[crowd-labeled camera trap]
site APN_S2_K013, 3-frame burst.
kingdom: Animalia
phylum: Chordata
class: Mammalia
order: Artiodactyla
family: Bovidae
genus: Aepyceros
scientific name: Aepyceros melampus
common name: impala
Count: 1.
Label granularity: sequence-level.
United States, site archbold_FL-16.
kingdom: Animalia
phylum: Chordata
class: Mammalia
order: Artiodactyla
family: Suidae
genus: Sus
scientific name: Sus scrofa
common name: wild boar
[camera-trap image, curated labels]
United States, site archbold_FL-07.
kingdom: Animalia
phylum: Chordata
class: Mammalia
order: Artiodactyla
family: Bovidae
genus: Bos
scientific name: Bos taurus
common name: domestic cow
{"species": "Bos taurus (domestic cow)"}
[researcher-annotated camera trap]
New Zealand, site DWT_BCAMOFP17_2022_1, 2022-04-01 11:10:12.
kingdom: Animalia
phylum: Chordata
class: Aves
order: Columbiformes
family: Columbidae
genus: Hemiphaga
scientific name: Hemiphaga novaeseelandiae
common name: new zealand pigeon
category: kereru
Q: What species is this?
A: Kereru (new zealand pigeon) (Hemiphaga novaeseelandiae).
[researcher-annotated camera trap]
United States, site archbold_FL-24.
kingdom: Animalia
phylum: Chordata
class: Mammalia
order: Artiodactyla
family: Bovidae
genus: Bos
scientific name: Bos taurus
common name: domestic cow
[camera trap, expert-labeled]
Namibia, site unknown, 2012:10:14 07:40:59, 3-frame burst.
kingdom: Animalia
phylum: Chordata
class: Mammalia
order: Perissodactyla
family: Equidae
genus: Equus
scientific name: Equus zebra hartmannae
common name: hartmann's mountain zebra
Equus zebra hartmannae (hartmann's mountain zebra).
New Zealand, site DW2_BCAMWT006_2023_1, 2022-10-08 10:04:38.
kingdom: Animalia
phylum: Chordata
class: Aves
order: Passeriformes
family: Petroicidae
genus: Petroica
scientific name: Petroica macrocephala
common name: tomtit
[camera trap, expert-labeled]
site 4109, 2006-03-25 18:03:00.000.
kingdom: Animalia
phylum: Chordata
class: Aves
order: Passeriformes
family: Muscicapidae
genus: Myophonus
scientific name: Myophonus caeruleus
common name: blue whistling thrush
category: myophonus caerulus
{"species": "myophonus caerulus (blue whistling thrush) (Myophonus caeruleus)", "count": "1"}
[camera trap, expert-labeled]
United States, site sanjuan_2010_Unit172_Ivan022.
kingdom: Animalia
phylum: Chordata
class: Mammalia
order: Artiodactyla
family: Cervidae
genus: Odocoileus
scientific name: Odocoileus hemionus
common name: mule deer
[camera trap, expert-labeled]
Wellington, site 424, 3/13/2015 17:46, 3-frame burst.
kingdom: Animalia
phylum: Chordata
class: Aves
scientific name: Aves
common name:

Exercise description: Go through the lines above and count those with "States"; report only the number.

Finished task: 4